However, some tribes—such as the Leech Lake Band of Ojibwe—expressed guarded support for the proposed rule. In a letter to the EPA, the Leech Lake Band of Ojibwe said the WQS could be “beneficial” to tribes that do not possess their own WQS. However, they also urged the EPA to provide the tribes with guidance and “adequate and consistent funding” so the tribes can develop WQS for individual reservations because a “generalized approach” toward WQS on reservations probably will not work. “A generalized process and procedure…will not serve any purpose to protect tribal waters for tribal lifeways and existing conditions,” says the Leech Lake Band’s letter.
In the wake of EPA withdrawing the proposed rule, the agency says it will continue to work closely with, and offer support to, tribes that wish to develop and administer their own WQS under the CWA.

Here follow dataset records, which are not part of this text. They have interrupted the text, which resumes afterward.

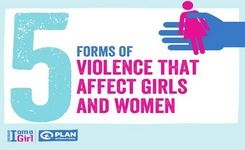 5 Forms of Violence that Affect Women & Girls - Power Point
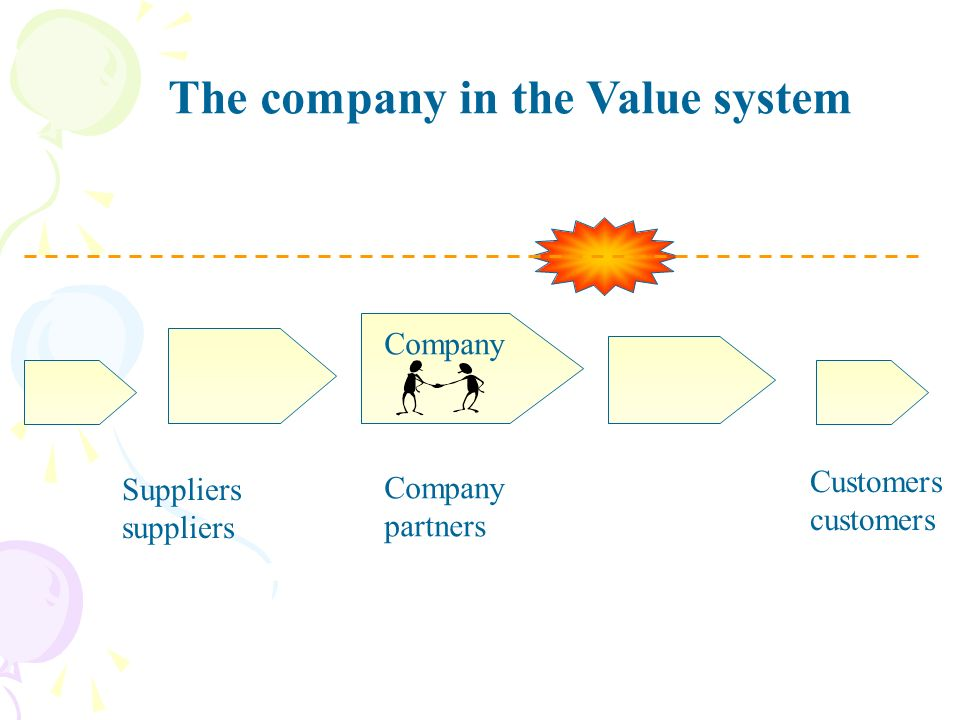 wal mart activity based costing system Financial integrity & accounting irregularities   21  always has been a values- based, ethically led  the activity does not stop, immediately report the issue to .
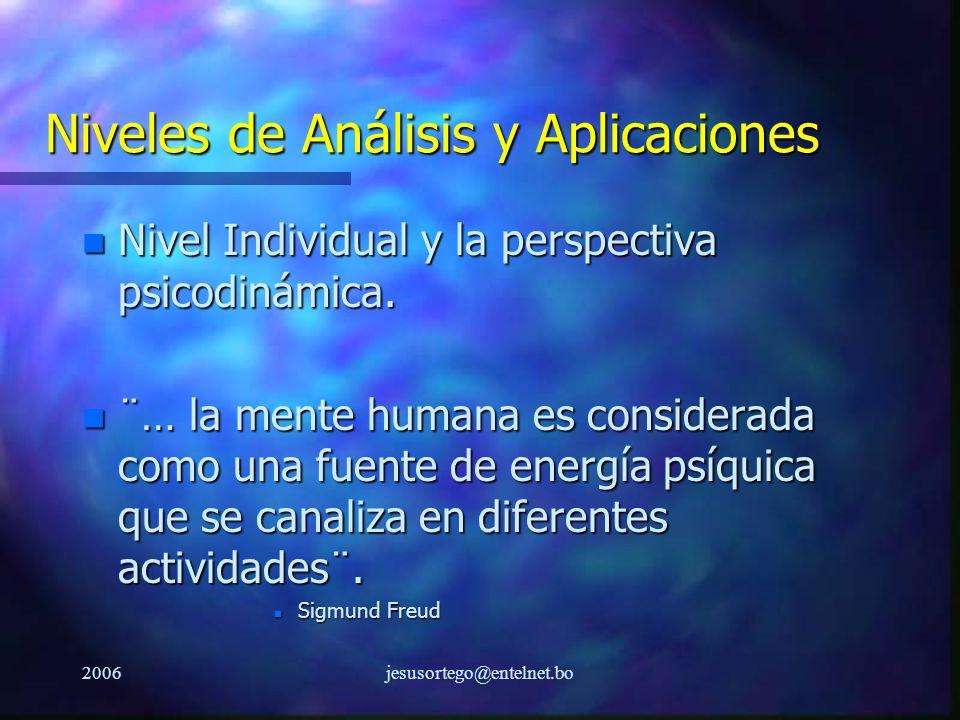 2006jesusortego@entelnet.bo Niveles de Análisis y Aplicaciones n Nivel Individual y la perspectiva psicodinámica. n ¨… la mente humana es considerada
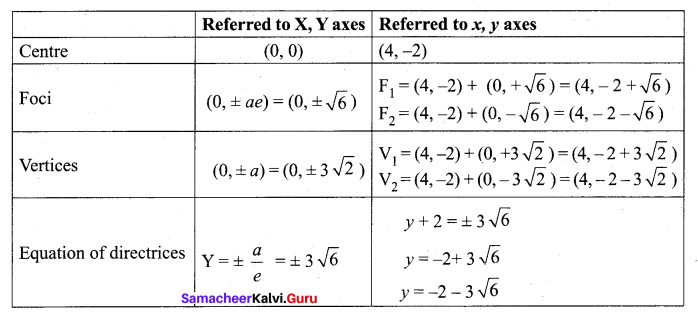 Tamil Nadu 12th Maths Model Question Paper 1 English Medium - 38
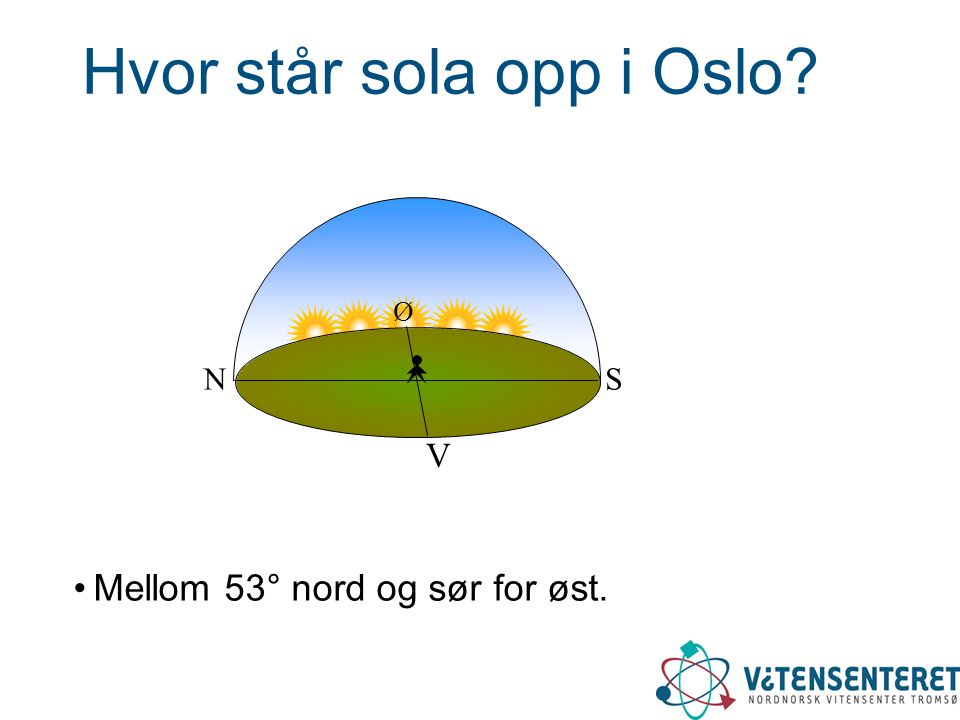 Hvor står sola opp i Oslo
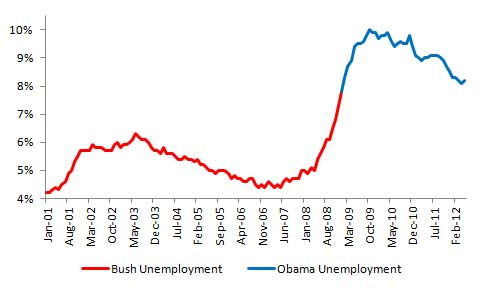 Bush vs. Obama: Unemployment (May 2012 Jobs Data) (2/4)
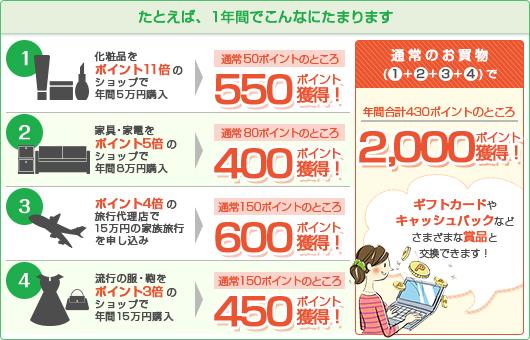 バンク カード ポイント jp ヤフーカードはポイントがどんどんたまる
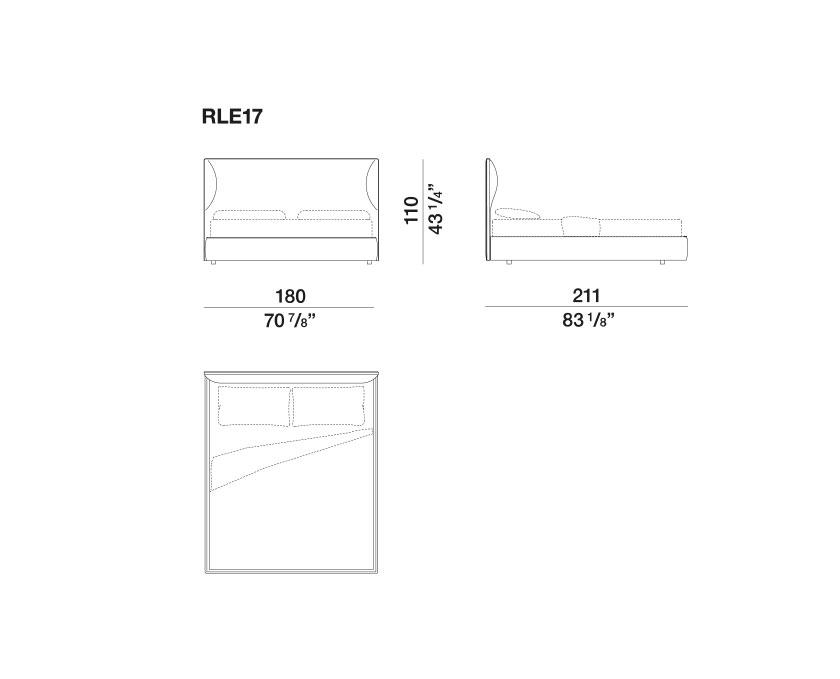 Ribbon - RLE17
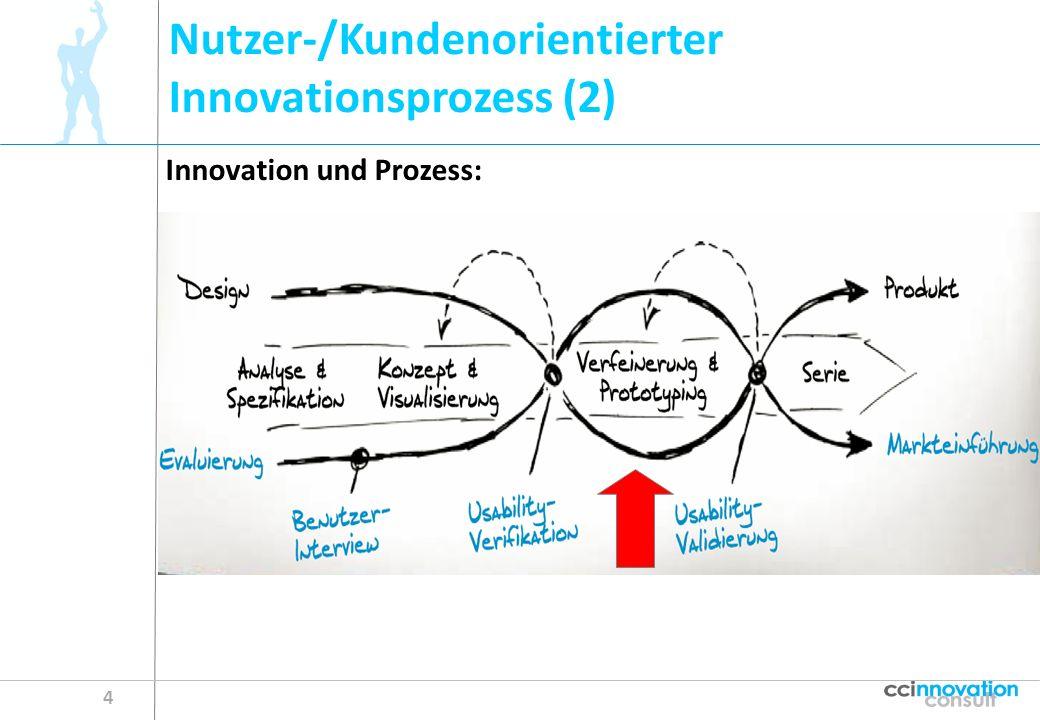 Nutzer-/Kundenorientierter Innovationsprozess (2) 4 Innovation und Prozess:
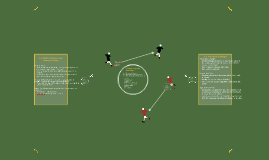 Chapter 8: Sports Promotion
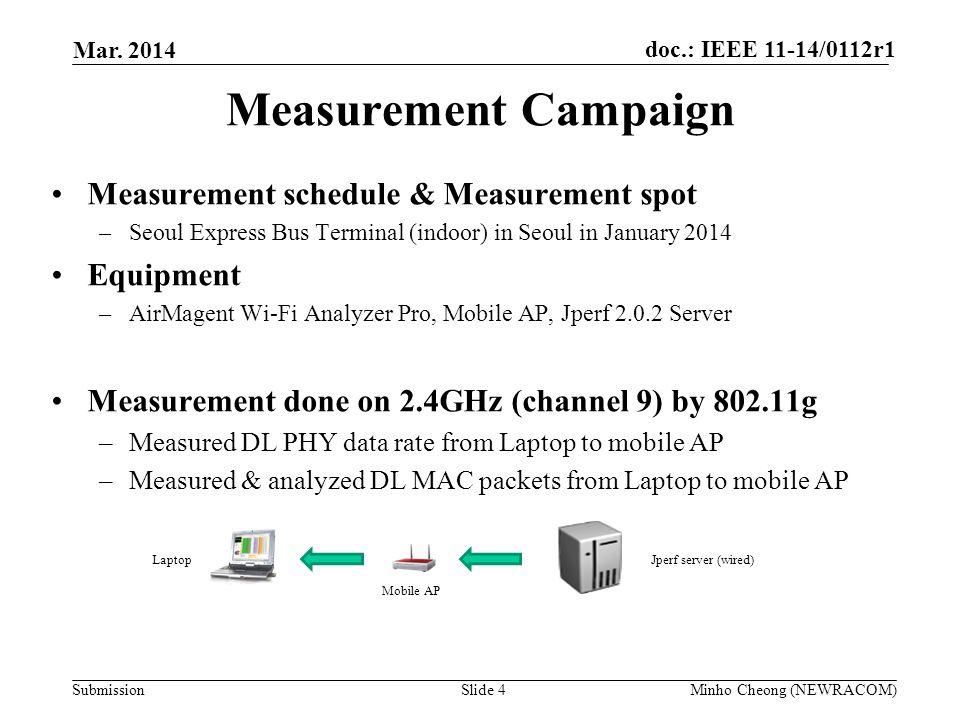 Measurement Campaign Measurement schedule & Measurement spot Equipment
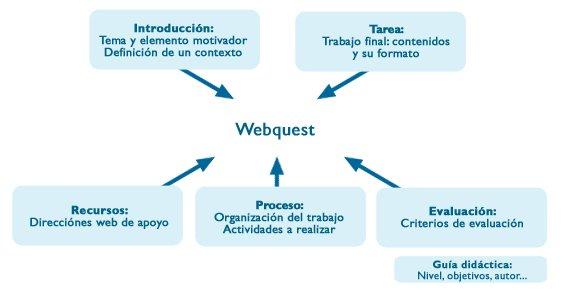 Partes de una webquest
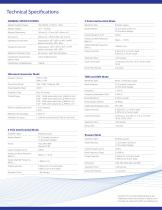 ComboCare - 2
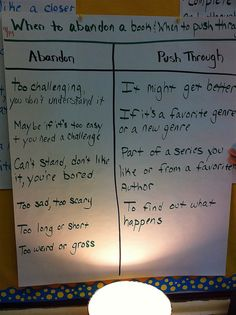 Reading & writing charts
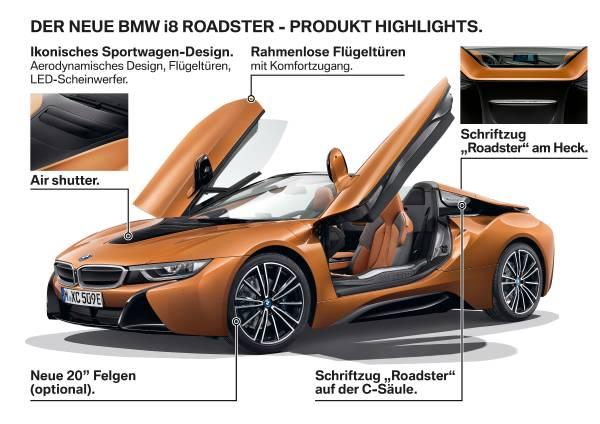 Der neue BMW i8 Roadster - Produkt Highlights. (11/2017)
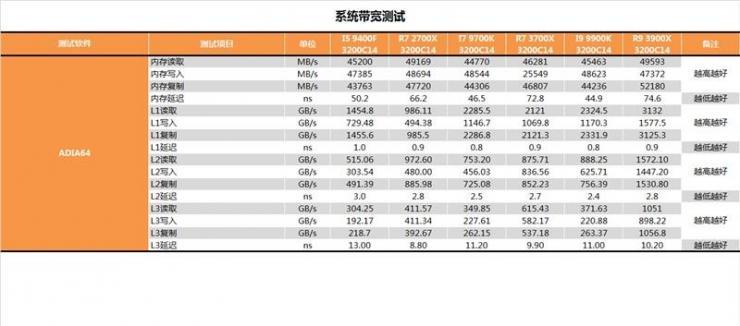 锐龙9 3900X测评之CPU性能测评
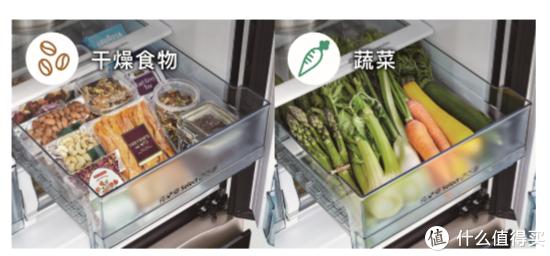 全面分析日立新品570,原装进口的大容量十字四门冰箱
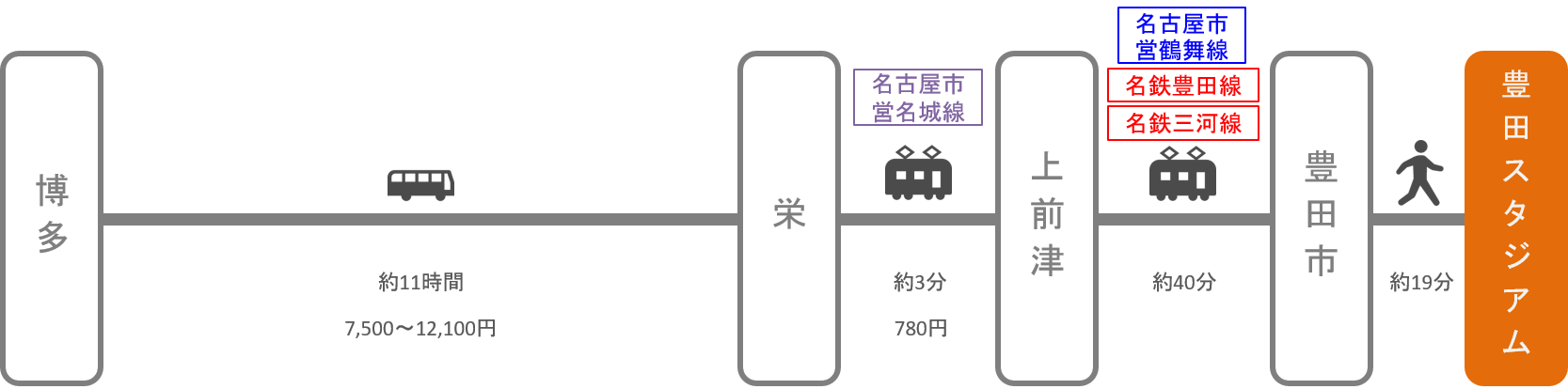 豊田スタジアム_博多(福岡)_高速バス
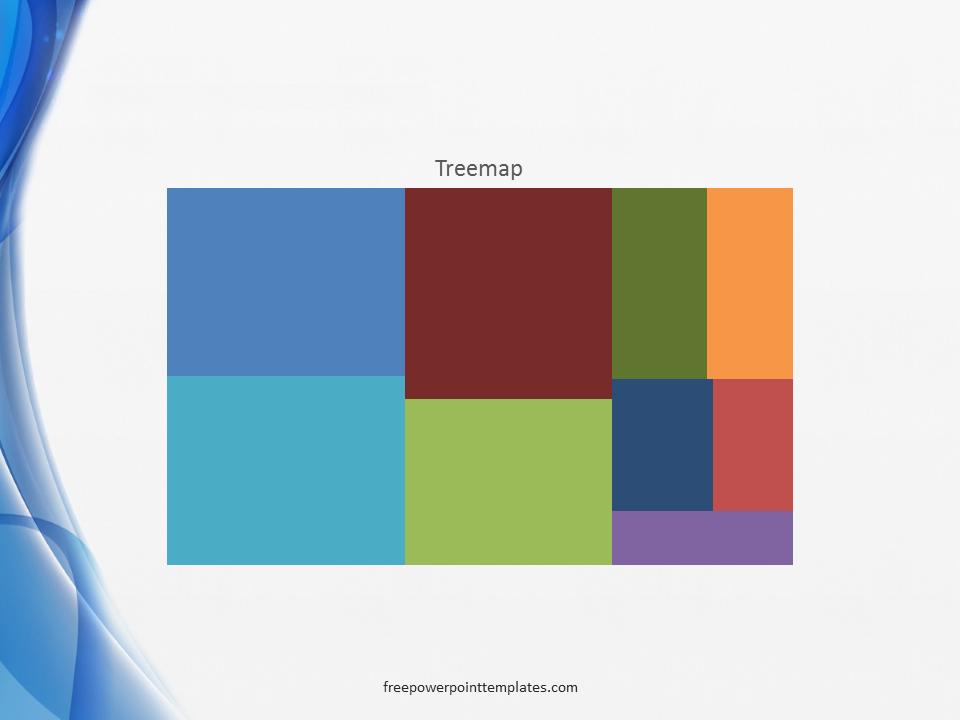 Powerpoint 2016 Charts Treemap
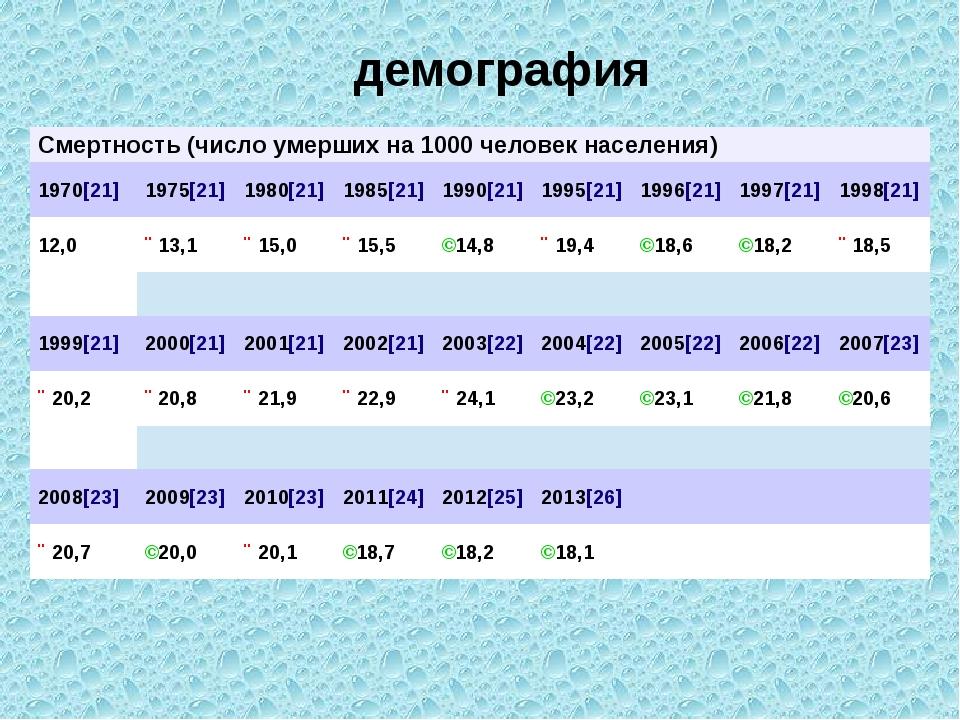 демография Смертность (число умерших на 1000 человек населения) 1970[21] 197...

While the federal effort has been underway, states have also been working with tribes to establish WQS, Dwight Witherspoon, an attorney for the Navajo Department of Justice, told The Driller.
“Water quality standards have been discussed in particular states,” including Arizona, Witherspoon said following a hearing on Jan. 23, 2025 held by the House Subcommittee on Water, Wildlife and Fisheries. The hearing was on the bill the “WaterSMART Access for Tribes Act,” introduced by Rep. Melanie Stansbury (D-N.M.) which Witherspoon testified on. “I know in that (WQS) was one of the things discussed in the negotiations for water settlement in Arizona,” Witherspoon said. Arizona is one of three states in which the Navajo Nation Reservation is located, the other two being New Mexico and Utah.